| Exercise instructions |
Repeat the listing that follows character for character, omitting images.

| Data provided |
::::::::
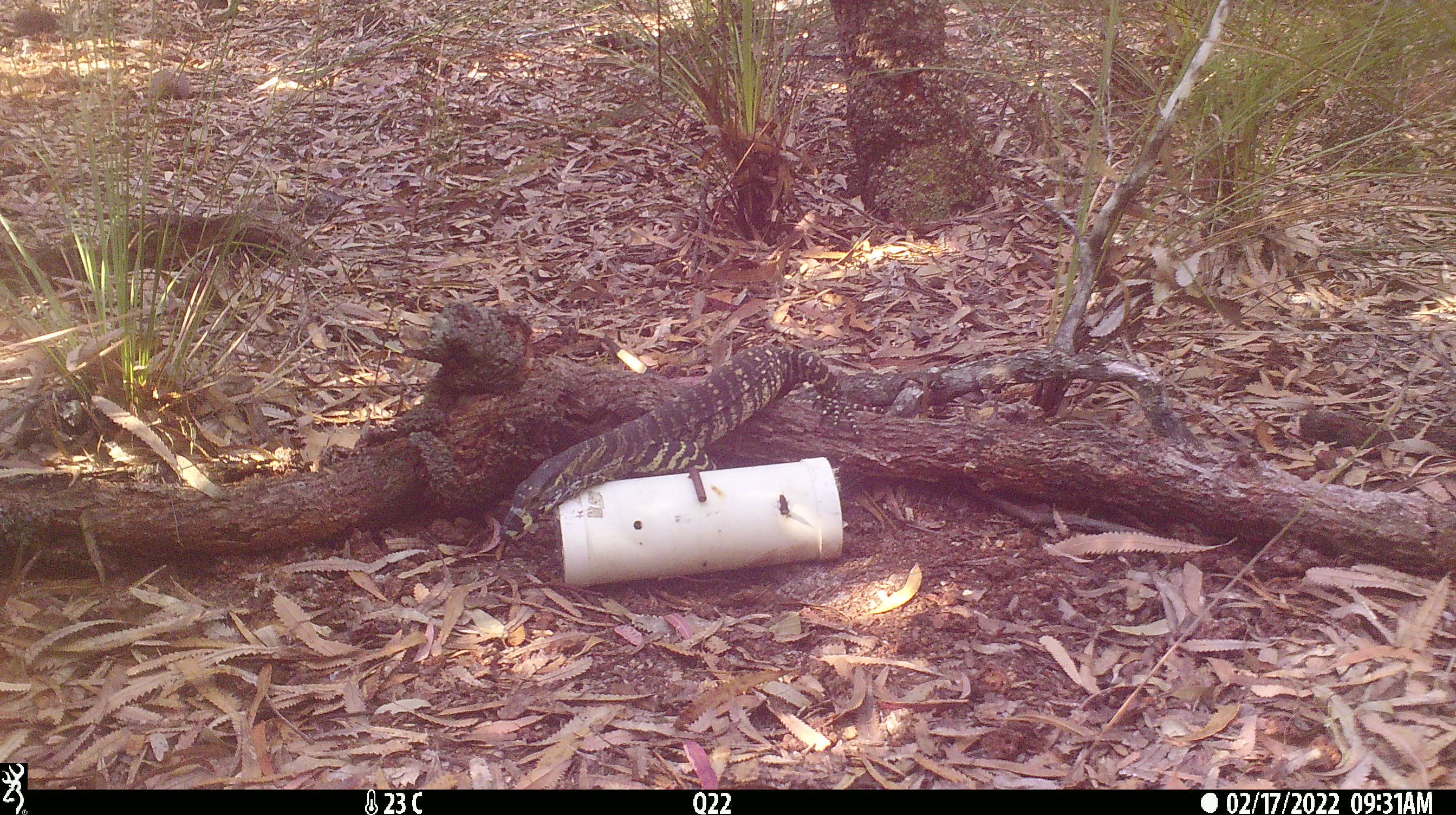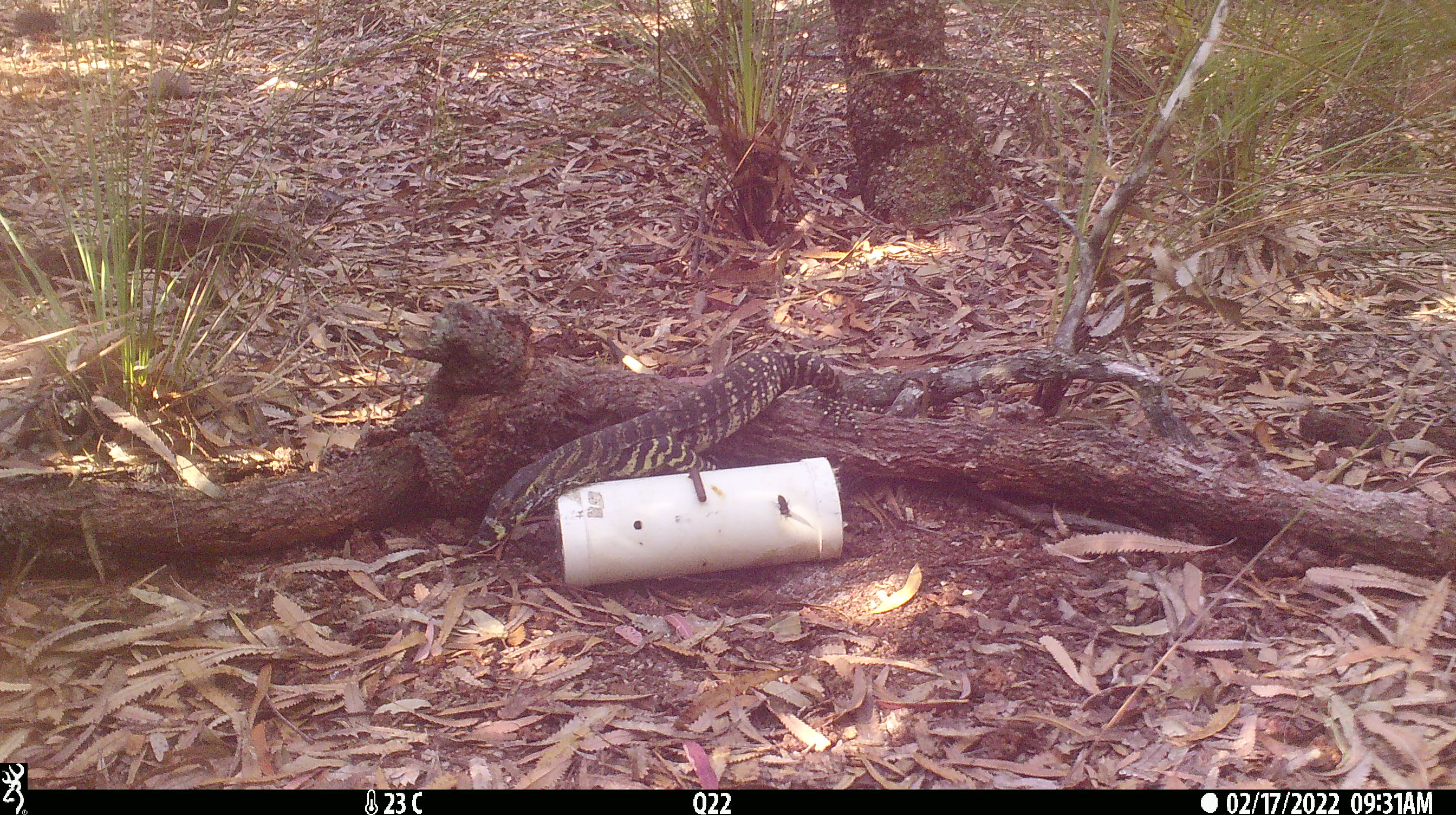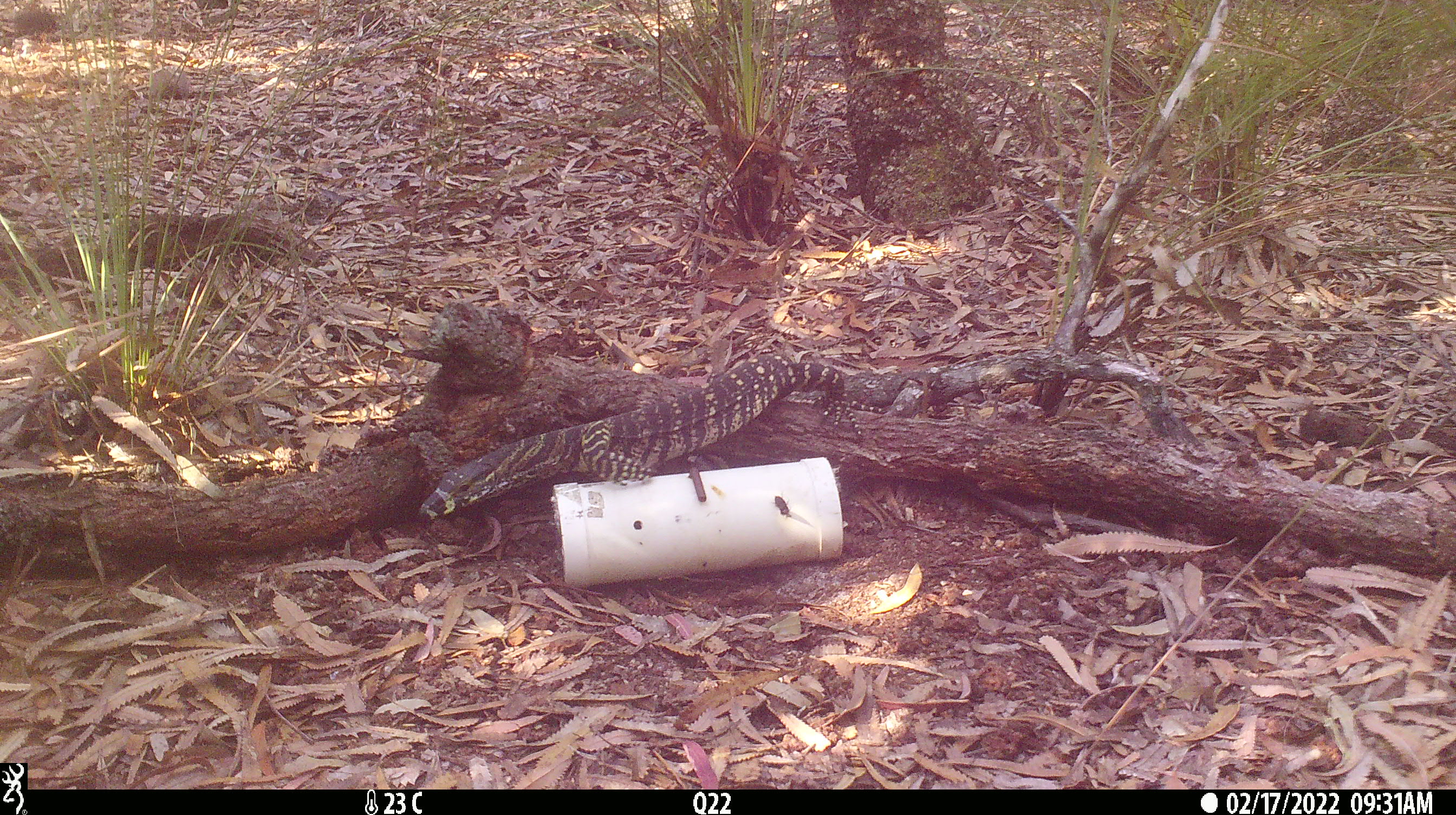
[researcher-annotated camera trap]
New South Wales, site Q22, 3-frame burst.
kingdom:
::::::::
| Written response |
[researcher-annotated camera trap]
New South Wales, site Q22, 3-frame burst.
kingdom:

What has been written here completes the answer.